- **PROVIDED DATA**
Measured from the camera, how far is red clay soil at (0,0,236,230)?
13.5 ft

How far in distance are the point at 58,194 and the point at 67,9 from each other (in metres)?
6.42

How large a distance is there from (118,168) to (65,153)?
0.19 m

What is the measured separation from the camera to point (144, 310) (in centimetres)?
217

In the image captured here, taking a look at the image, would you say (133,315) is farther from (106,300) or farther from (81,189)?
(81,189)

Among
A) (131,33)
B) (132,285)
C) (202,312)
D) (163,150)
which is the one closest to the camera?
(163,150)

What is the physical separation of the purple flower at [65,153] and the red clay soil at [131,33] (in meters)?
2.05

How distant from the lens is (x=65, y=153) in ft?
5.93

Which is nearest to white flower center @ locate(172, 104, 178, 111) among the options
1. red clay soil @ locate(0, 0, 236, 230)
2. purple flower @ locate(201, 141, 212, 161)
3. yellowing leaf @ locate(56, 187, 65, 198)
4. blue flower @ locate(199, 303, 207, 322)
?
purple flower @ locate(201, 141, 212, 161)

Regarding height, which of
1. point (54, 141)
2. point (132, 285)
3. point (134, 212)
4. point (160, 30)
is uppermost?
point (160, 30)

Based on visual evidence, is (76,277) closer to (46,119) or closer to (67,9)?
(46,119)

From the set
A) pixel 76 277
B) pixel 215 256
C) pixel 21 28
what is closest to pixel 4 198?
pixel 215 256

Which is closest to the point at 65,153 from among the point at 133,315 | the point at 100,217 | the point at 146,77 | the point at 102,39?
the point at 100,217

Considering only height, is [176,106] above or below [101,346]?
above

---

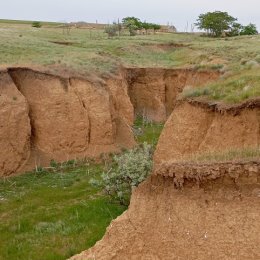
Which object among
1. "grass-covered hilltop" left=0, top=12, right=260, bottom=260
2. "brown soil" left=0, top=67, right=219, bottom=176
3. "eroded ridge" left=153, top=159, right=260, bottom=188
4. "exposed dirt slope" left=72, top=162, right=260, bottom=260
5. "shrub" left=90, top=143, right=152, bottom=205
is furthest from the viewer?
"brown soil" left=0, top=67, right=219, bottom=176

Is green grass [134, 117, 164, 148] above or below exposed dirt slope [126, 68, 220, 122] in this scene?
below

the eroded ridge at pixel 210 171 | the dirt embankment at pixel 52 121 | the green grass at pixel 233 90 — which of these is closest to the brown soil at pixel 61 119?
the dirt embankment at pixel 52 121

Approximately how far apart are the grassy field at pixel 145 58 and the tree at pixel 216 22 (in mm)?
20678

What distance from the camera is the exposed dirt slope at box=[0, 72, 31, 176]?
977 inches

- **EXERCISE**
Find every line in the listing above that contains the word "clay", matching case exactly, and copy each of those lines.

- **WRITTEN SOLUTION**
Measured from the camera, how far is red clay soil at (0,0,236,230)?
What is the physical separation of the purple flower at [65,153] and the red clay soil at [131,33] (in meters)?
1. red clay soil @ locate(0, 0, 236, 230)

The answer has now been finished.